* What you are asked to do *
Reproduce the listing below verbatim, keeping every line and character unchanged.

* Data for this task *
— Begin —
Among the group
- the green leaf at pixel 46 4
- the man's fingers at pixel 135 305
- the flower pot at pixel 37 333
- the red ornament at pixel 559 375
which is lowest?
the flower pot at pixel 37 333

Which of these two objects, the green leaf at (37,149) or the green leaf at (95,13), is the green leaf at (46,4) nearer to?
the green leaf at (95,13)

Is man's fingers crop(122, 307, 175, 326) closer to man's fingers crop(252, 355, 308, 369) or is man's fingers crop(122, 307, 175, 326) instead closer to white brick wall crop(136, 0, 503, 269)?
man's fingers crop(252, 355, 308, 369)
— End —
* Output of the task *
Among the group
- the green leaf at pixel 46 4
- the man's fingers at pixel 135 305
- the flower pot at pixel 37 333
- the red ornament at pixel 559 375
which is lowest?
the flower pot at pixel 37 333

Which of these two objects, the green leaf at (37,149) or the green leaf at (95,13), is the green leaf at (46,4) nearer to?
the green leaf at (95,13)

Is man's fingers crop(122, 307, 175, 326) closer to man's fingers crop(252, 355, 308, 369) or is man's fingers crop(122, 307, 175, 326) instead closer to white brick wall crop(136, 0, 503, 269)?
man's fingers crop(252, 355, 308, 369)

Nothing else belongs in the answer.